Selat Hormuz, jalur utama pengiriman minyak dunia, dilaporkan praktis ditutup oleh Iran sejak awal konflik antara Iran melawan AS dan Israel yang telah memasuki pekan ketiga. Melalui unggahan di Truth Social, Trump menyebut negara-negara seperti China, Prancis, Jepang, Korea Selatan, dan Inggris diharapkan bergabung dalam koalisi maritim untuk mengakhiri hambatan yang ia sebut dibuat secara sengaja.
Eskalasi militer juga dilaporkan terus meningkat. The Guardian melaporkan pesawat tempur AS membombardir Pulau Kharg—pusat ekspor minyak utama Iran—pada Jumat dan Sabtu. Di saat yang sama, Angkatan Udara Israel disebut meluncurkan puluhan serangan yang menargetkan fasilitas militer dan keamanan di Iran. Salah satu serangan udara di Isfahan dilaporkan menghantam sebuah pabrik dan menewaskan sedikitnya 15 orang.
Iran merespons dengan meluncurkan salvo rudal balistik ke arah Israel dan Uni Emirat Arab (UEA). Di Fujairah, yang merupakan pusat pengisian bahan bakar kapal global di UEA, asap hitam terlihat membubung akibat serangan tersebut dan memaksa penangguhan sejumlah operasi pemuatan minyak. Militer Iran juga secara terbuka meminta warga sipil di UEA menjauhi pelabuhan dan lokasi yang mereka sebut sebagai tempat persembunyian pasukan Amerika.
Analis International Crisis Group, Ali Vaez, menilai Iran sedang menjalankan strategi “menyandera ekonomi global” untuk menekan pemerintahan Trump agar menghentikan serangan, terutama melalui gangguan pada pasar energi. Menurut Vaez, strategi Teheran mencakup tiga langkah utama: memastikan kelangsungan rezim, mempertahankan kemampuan balasan militer, dan memperpanjang konflik agar dapat mengakhirinya dengan syarat yang menguntungkan.
Kekhawatiran terhadap dampak ekonomi global turut meningkat seiring gangguan di Selat Hormuz yang mendorong kenaikan tajam harga minyak dunia. Peneliti Chatham House, Neil Quilliam, memperingatkan serangan terhadap Pulau Kharg dapat mendorong harga minyak mendekati 150 dolar AS per barel.
Juru bicara komando militer Iran, Ebrahim Zolfaghari, memperingatkan seluruh infrastruktur energi di kawasan yang bekerja sama dengan AS kini berada dalam jangkauan serangan Iran. Sementara itu, Menteri Luar Negeri Iran Abbas Araghchi menyindir efektivitas kehadiran militer AS di Timur Tengah.

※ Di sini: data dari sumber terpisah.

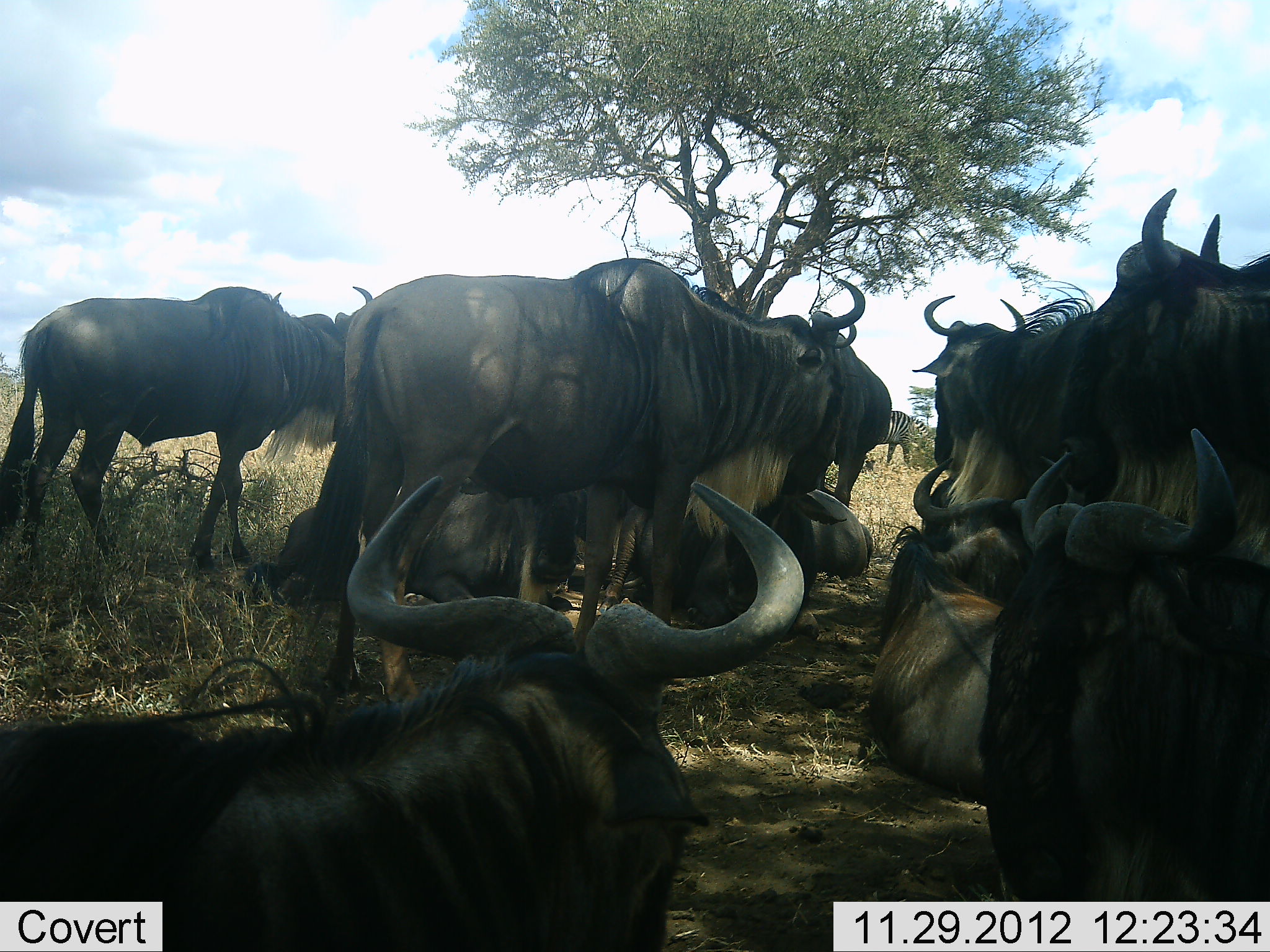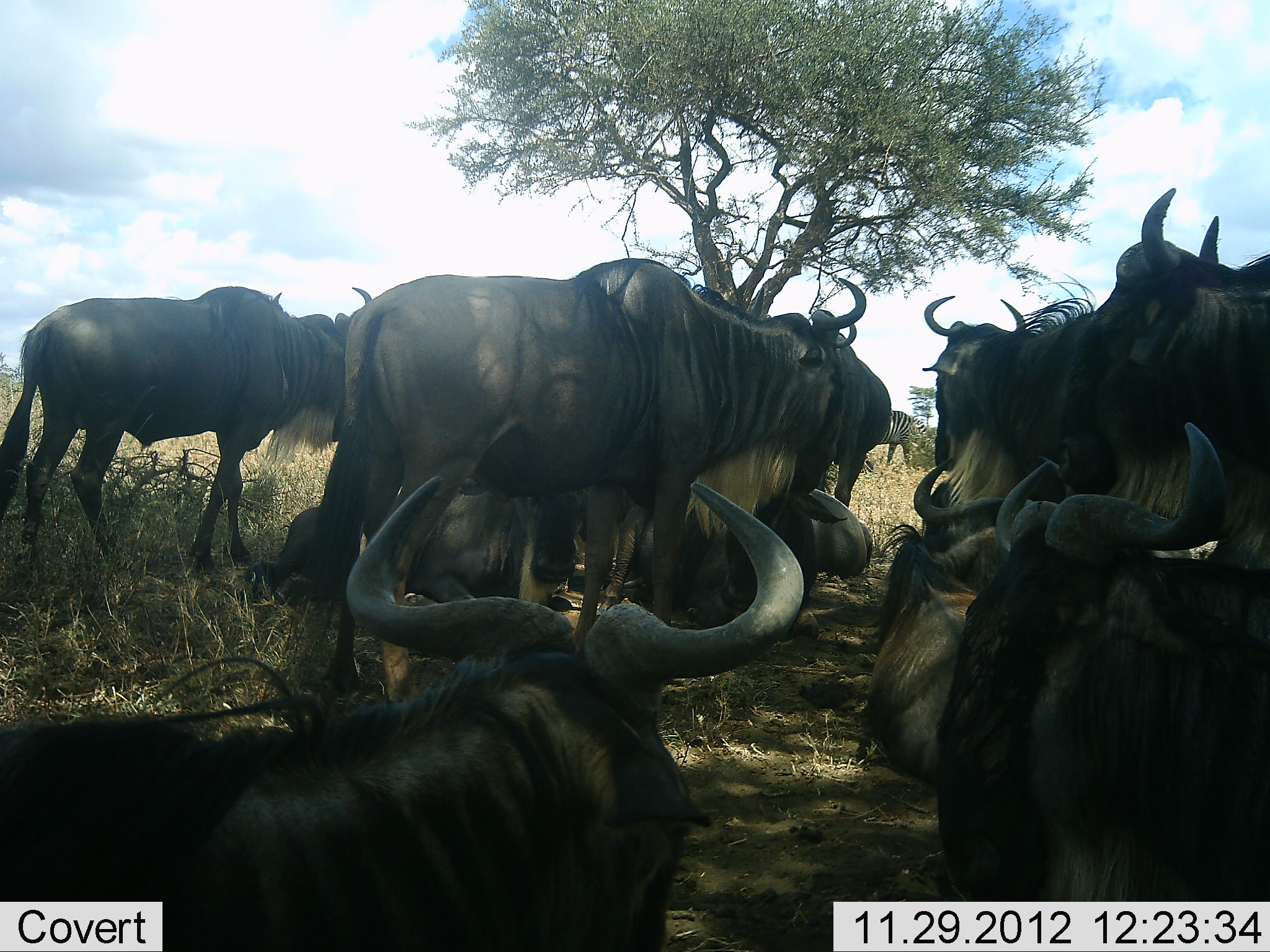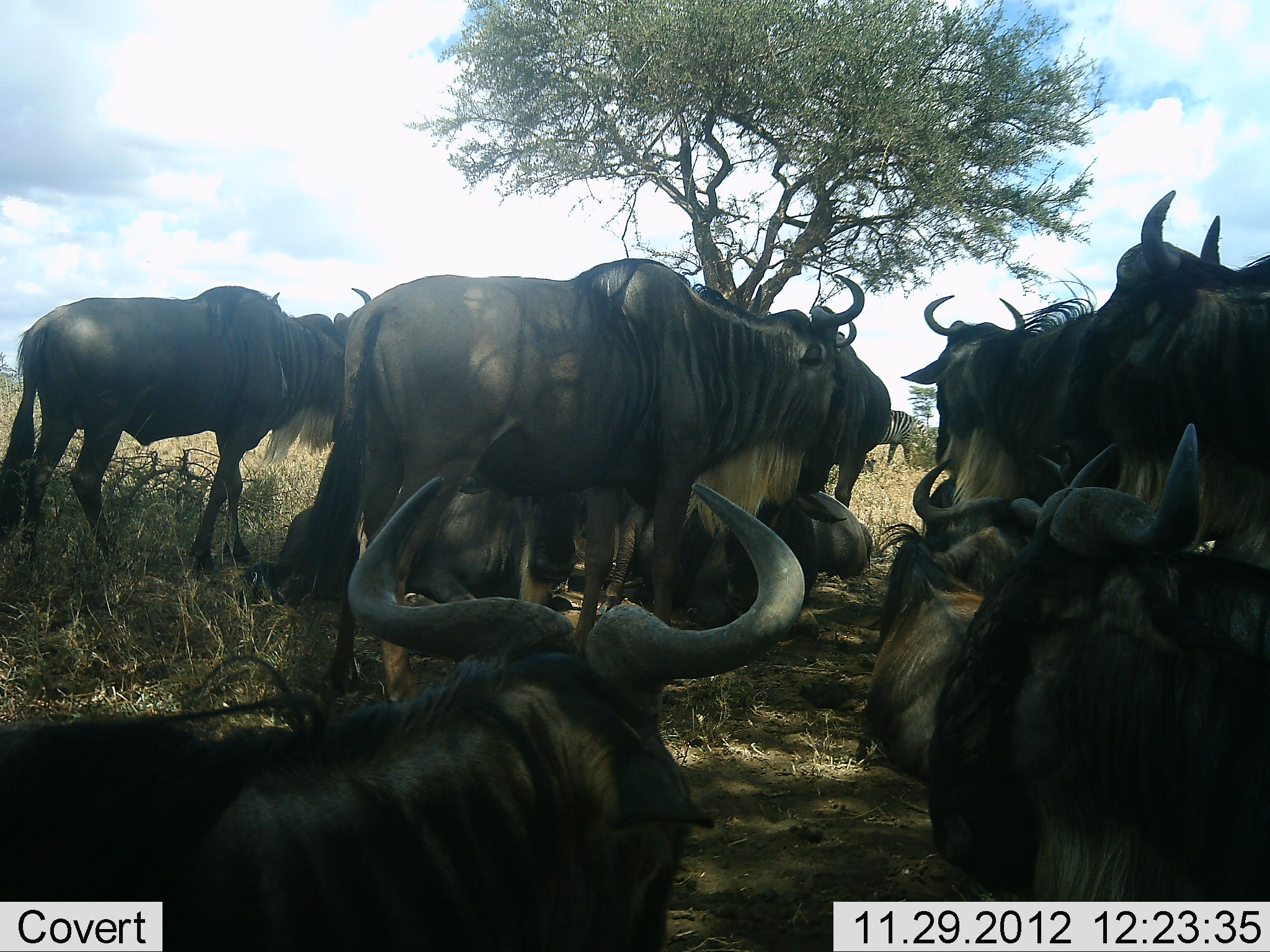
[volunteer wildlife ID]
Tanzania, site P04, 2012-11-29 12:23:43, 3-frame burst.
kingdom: Animalia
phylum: Chordata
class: Mammalia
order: Artiodactyla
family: Bovidae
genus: Connochaetes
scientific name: Connochaetes taurinus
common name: blue wildebeest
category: wildebeest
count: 9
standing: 82%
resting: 100%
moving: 0%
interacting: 6%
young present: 0%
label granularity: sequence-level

Melalui platform X, ia menyatakan payung keamanan AS di kawasan dinilai tidak sekuat yang diperkirakan dan justru mengundang kekacauan, serta mendesak negara-negara tetangga untuk mengusir pasukan asing dari wilayah mereka.

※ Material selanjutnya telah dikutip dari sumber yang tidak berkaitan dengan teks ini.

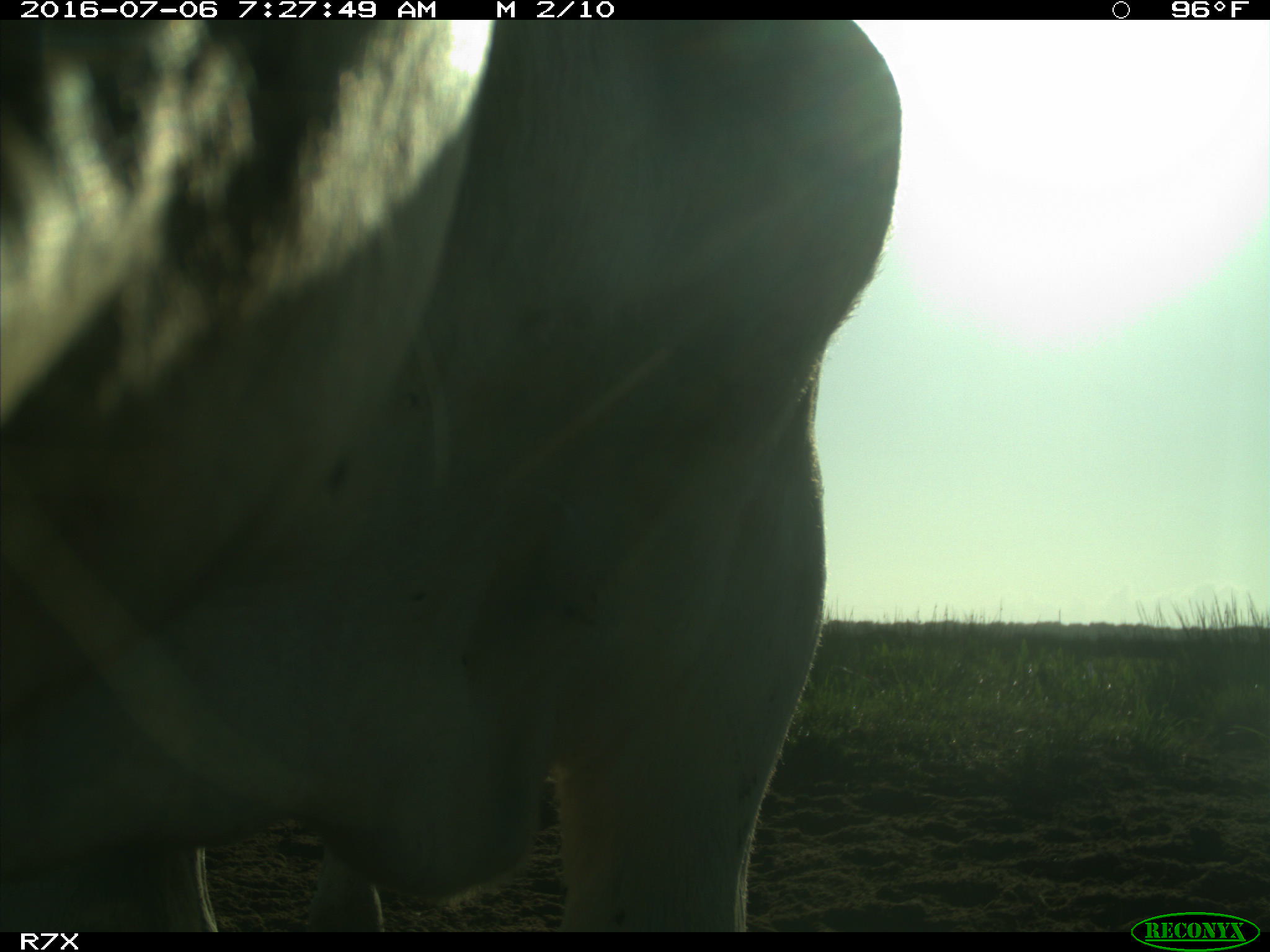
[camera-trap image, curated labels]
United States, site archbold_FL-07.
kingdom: Animalia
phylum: Chordata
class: Mammalia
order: Artiodactyla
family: Bovidae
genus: Bos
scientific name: Bos taurus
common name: domestic cow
Bos taurus (domestic cow).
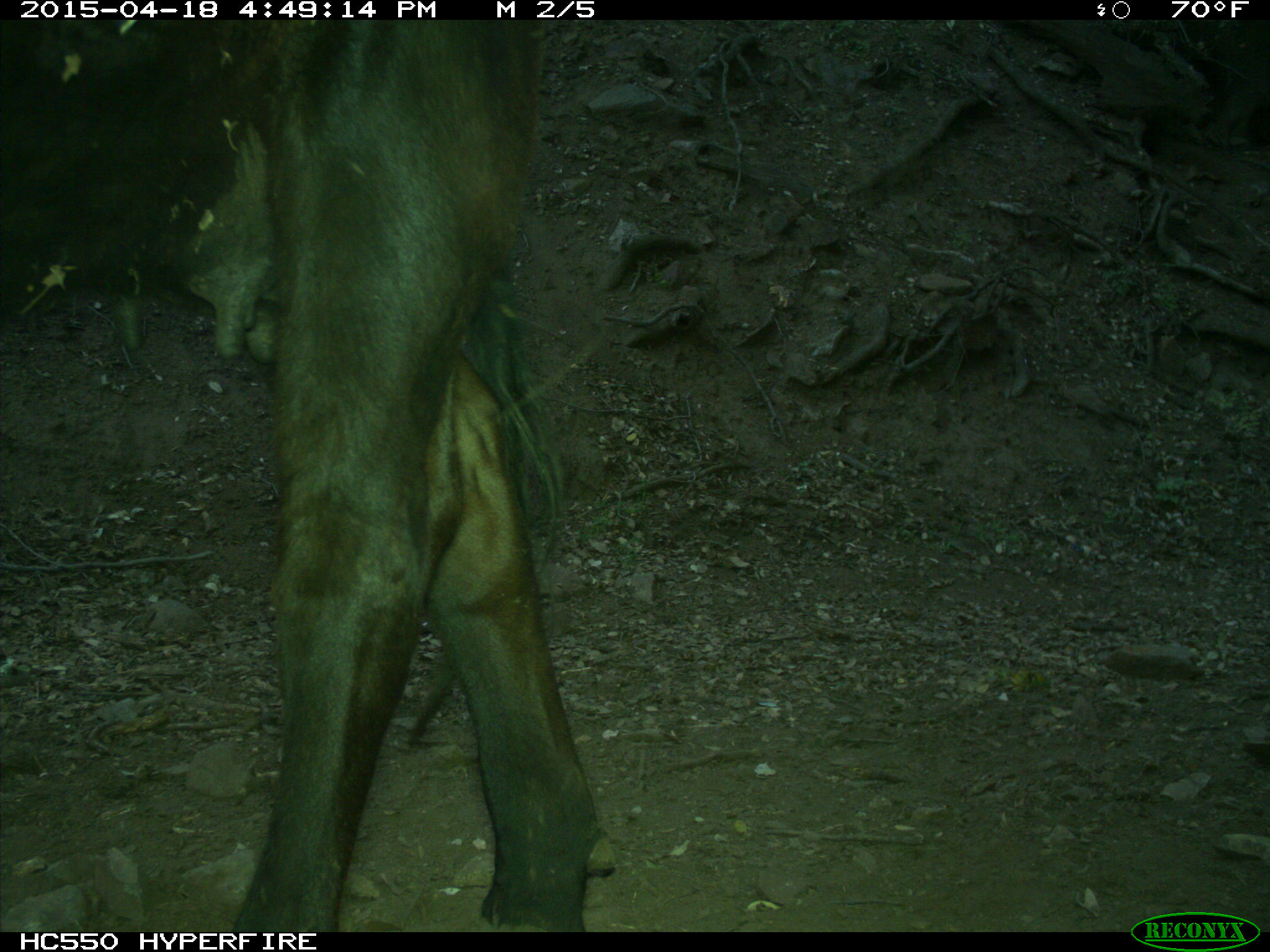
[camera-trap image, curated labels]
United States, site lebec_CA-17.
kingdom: Animalia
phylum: Chordata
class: Mammalia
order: Artiodactyla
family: Bovidae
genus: Bos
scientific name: Bos taurus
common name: domestic cow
Bos taurus (domestic cow).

Dampak konflik juga mulai dirasakan di sejumlah negara. Di Irak, Kedutaan Besar AS di Baghdad mengeluarkan peringatan darurat bagi warga AS untuk segera meninggalkan negara tersebut setelah serangan rudal ke kompleks kedutaan. Di Lebanon, krisis kemanusiaan dilaporkan memburuk dengan lebih dari 800 orang tewas dan ratusan ribu lainnya mengungsi akibat serangan Israel terhadap Hizbullah.
Dari sisi ekonomi, harga minyak dunia terus naik sejak perang dimulai pada 28 Februari. Pakar energi memperingatkan bahwa bila serangan terhadap infrastruktur minyak di Pulau Kharg berlanjut, harga minyak yang berada di kisaran 120 dolar AS per barel dapat melonjak hingga 150 dolar AS, level yang dinilai berpotensi memicu krisis ekonomi global yang meluas.